Article.
------------------------------------------------------------
Baby Jesus Presented at the Temple

The Gospel Reading on Monday, February 2, 2015 inspired writing from the heart.
Gospel Luke: 2:22-40

And Today the Church Ponders and Remembers 
The Presentation of the Lord 

Feast Day

And it's also the fourth mystery of the Joyful mystery of the rosary.. The Presentation of the Lord.. Have you ever pondered this in prayer? One of many things about my Lord and His humble beginnings I love to ponder.
Let us ponder....
“And his father and his mother marveled at what was said about him; and Simeon blessed them and said to Mary his mother, ‘Behold, this child is set for the fall and rising of many in Israel, and for a sign that is spoken against (and a sword will pierce through your own soul also), and thoughts out of many hearts may be revealed’” (Luke 2:33-35).Why was the infant baby Jesus taken to the temple to be presented to the Lord? Many today would look upon this as a ritual. Rituals are not necessary; it's the personal relationship with Jesus that counts. Well, If we understand the meaning behind the ritual.. It sheds light and points us to God our Savior.  
My household has been full of family rituals and we look forward to many of them each day.
------------------------------------------------------------
Source data.
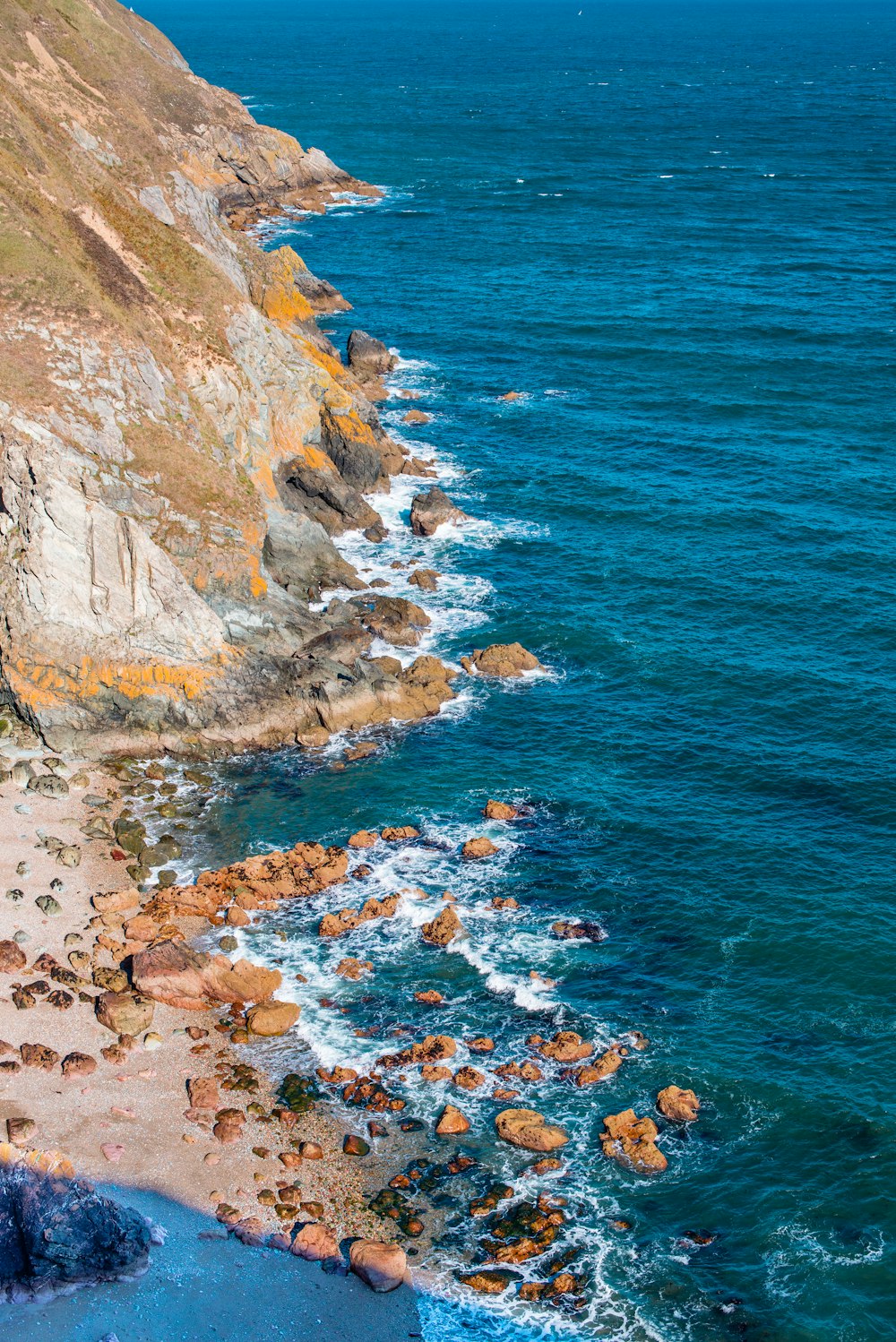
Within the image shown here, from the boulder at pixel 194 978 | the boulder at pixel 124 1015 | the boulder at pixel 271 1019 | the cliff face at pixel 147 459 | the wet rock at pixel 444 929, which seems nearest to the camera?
the boulder at pixel 124 1015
------------------------------------------------------------
Tasks to perform.
1: Answer each question from the reflection on the Presentation of the Lord:
(a) Which Gospel passage is given as the reading?
(b) Which mystery of the rosary is this feast said to be?
(c) In the quoted verses, who blesses the child's parents?
2: List every person who appears in the Luke 2:33-35 quotation in the reflection on the Presentation of the Lord, using the words the quotation uses for each.
3: Continue the reflection on the Presentation of the Lord, starting after its final sentence about family rituals.

Expected responses.
1:
(a) Luke 2:22-40
(b) The fourth Joyful mystery
(c) Simeon

2:
- His father
- His mother, Mary
- Simeon
- The child

3:
Such as no TV on during dinner, we sit at the table together and eat together at the table and we start each meal with a prayer of thanks for the food. Yep, this has been our ritual for 39 years.. Might sound boring to some.. If you understood how this ritual has brought our family closer through the years, you might began to understand order and rituals in ones life can produce fruits of harmony and love.. 
Our God the Father started rituals and order to teach the children of Israel about who He was.. Many forgot the meaning behind the ritual and it was done out of habit and not the heart. Mary and Joseph understood the true meaning of this ritual and they presented the baby Jesus with the understanding and their heart.. 
The Church was started by Jesus (Jew) and He called the Apostle (Jews) to go preach, teach and baptized all nations in the name of the Father, Son and Holy Spirit.... This became the ritual, the routine of the Apostles...Yep, many rituals were apart of the Early Church...such as the Lord's Supper. The breaking of the bread was done ever time they assembled together... In a home or a cave or the catacombs...and they read the scriptures and it was a ritual every time they met...if you don't understand this ritual, you will never understand what the Eucharist really means...the deep, deep meaning.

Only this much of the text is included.